What the task requires: Arrange everything from the line containing "From the observer's" down to the end of the records as a Markdown table with the columns Row and Line, skipping blank lines.

··· Stored rows ···

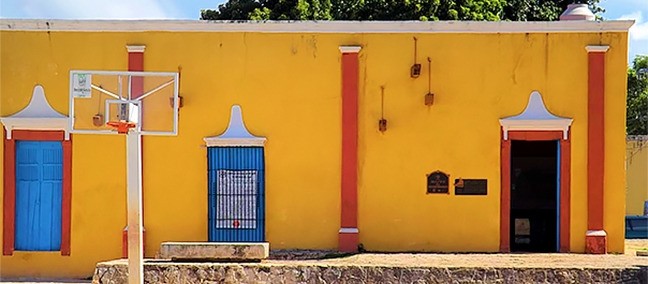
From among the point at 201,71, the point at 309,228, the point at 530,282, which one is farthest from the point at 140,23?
the point at 530,282

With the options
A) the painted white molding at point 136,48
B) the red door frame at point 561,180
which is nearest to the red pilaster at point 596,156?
the red door frame at point 561,180

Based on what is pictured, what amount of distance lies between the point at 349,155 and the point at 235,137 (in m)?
1.69

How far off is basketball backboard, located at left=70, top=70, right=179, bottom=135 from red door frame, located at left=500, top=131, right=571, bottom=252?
4947 millimetres

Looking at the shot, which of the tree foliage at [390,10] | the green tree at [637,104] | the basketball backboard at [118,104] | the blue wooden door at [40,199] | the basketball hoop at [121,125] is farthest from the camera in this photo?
the green tree at [637,104]

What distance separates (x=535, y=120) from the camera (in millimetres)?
11734

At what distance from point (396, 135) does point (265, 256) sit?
111 inches

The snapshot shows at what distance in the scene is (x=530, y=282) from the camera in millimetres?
9797

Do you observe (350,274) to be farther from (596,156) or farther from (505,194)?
(596,156)

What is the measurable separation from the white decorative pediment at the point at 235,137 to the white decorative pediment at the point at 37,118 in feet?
7.15

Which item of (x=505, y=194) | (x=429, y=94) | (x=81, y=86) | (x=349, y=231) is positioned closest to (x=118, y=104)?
(x=81, y=86)

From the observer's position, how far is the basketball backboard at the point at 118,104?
911cm

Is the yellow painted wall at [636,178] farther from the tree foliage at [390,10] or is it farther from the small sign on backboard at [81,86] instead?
the small sign on backboard at [81,86]

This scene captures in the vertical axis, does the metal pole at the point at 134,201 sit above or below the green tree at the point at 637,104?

···

Solution:
| Row | Line |
|---|---|
| 1 | From the observer's position, how far is the basketball backboard at the point at 118,104? |
| 2 | 911cm |
| 3 | Is the yellow painted wall at [636,178] farther from the tree foliage at [390,10] or is it farther from the small sign on backboard at [81,86] instead? |
| 4 | the small sign on backboard at [81,86] |
| 5 | This scene captures in the vertical axis, does the metal pole at the point at 134,201 sit above or below the green tree at the point at 637,104? |